# What the exercise asks
The expected answer is a copy of every line in the listing that has the word "site".
--- START ---
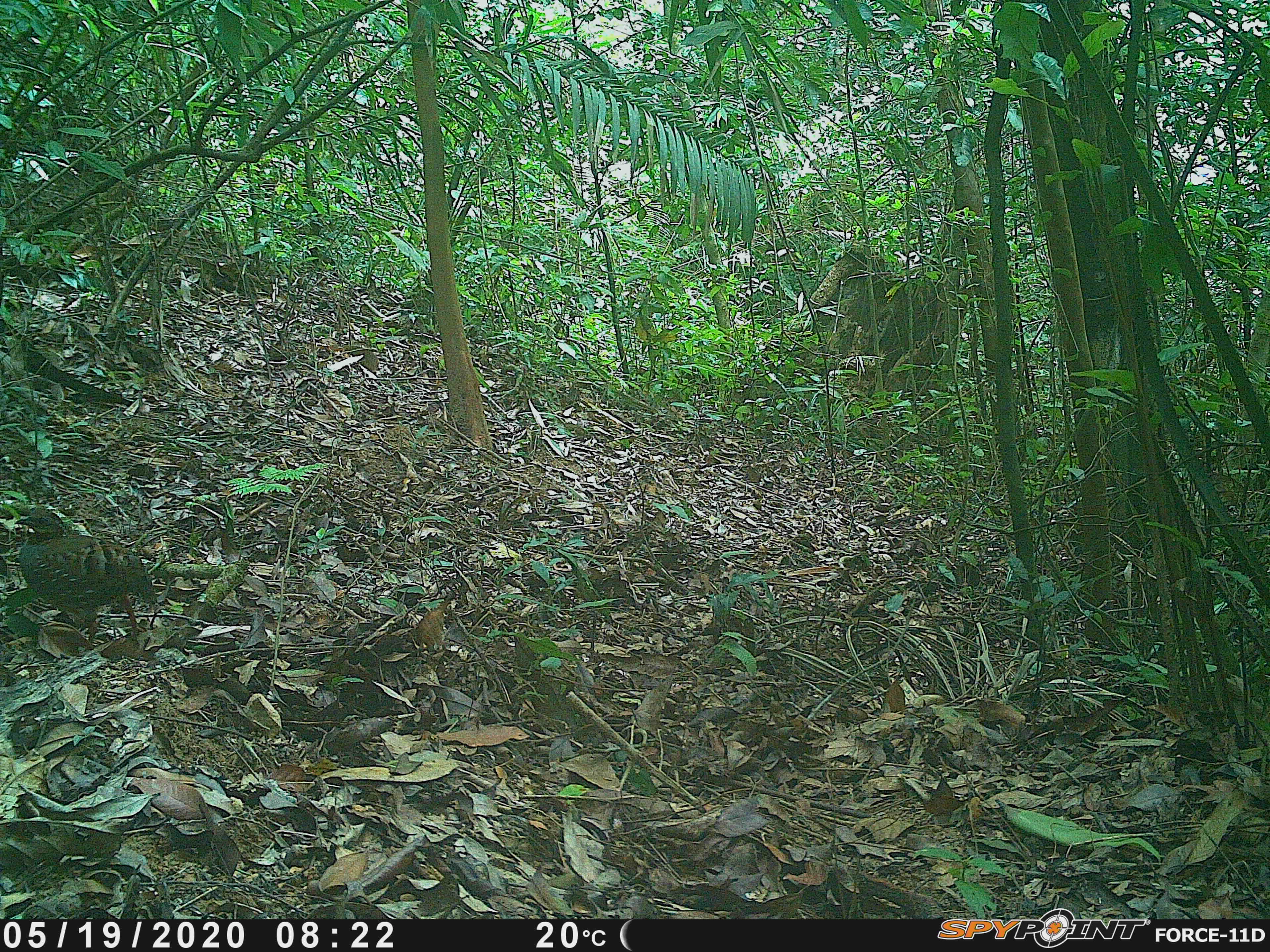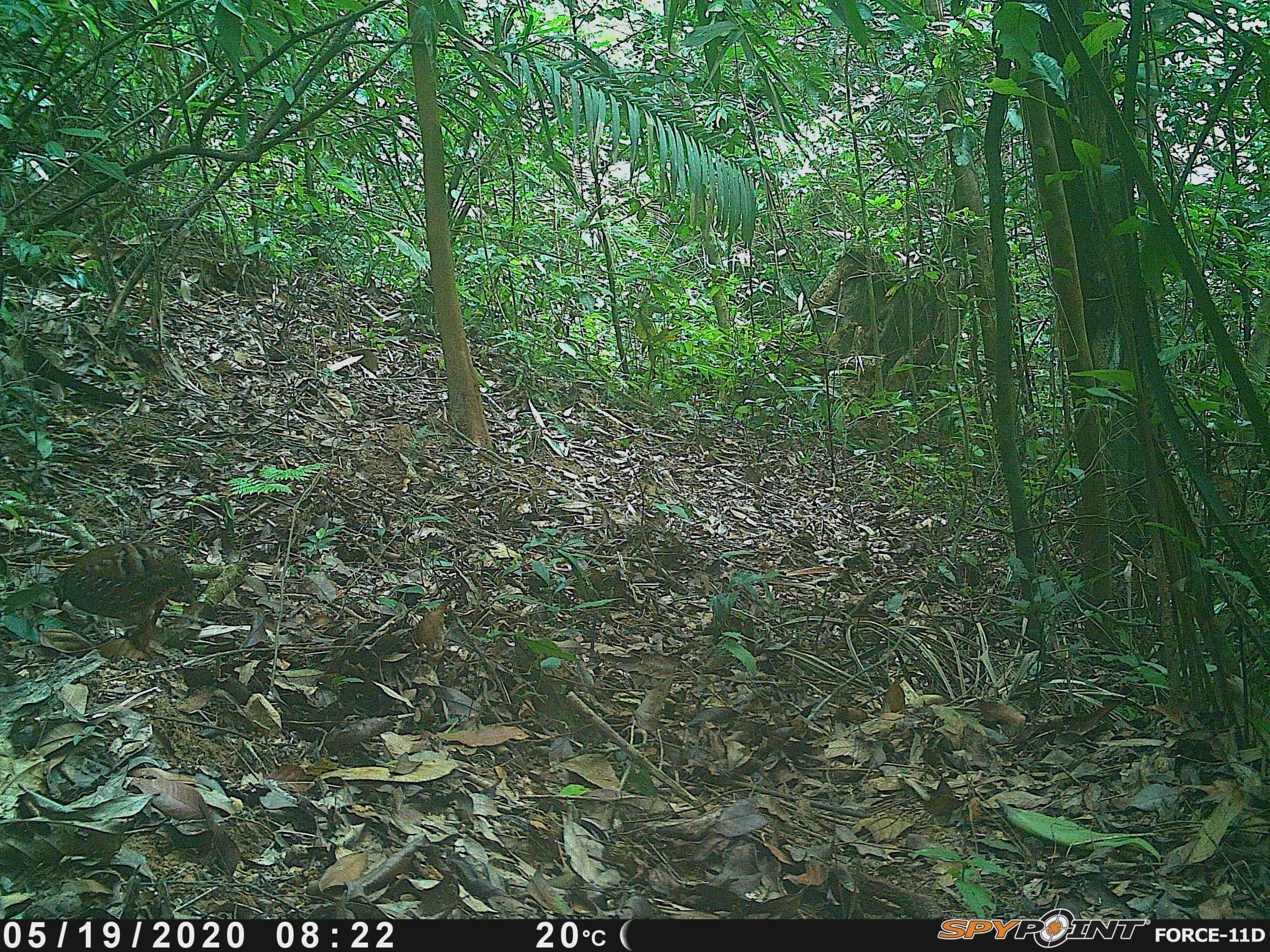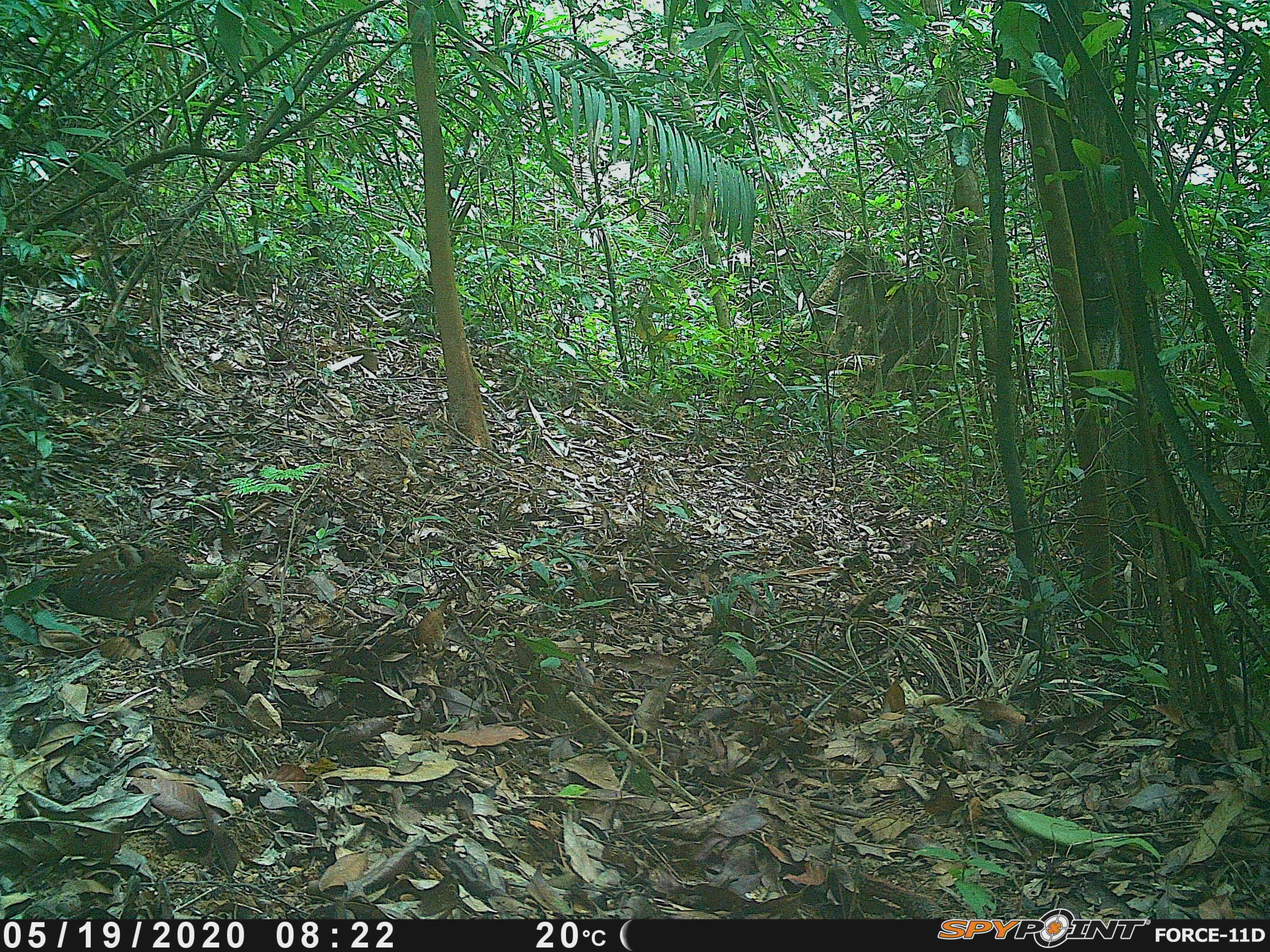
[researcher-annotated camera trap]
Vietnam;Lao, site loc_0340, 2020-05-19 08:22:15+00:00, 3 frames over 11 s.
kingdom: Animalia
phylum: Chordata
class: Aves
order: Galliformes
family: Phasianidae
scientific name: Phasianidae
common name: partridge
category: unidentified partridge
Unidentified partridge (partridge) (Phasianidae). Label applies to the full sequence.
--- END ---
--- START ---
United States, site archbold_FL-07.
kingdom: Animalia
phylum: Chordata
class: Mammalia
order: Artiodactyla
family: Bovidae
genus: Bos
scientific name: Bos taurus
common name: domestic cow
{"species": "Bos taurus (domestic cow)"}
--- END ---
--- START ---
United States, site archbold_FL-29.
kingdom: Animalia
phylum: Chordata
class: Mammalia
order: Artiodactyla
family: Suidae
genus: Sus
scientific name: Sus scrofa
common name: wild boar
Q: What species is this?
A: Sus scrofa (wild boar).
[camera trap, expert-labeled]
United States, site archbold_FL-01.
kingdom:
--- END ---
# Exercise output
Vietnam;Lao, site loc_0340, 2020-05-19 08:22:15+00:00, 3 frames over 11 s.
United States, site archbold_FL-07.
United States, site archbold_FL-29.
United States, site archbold_FL-01.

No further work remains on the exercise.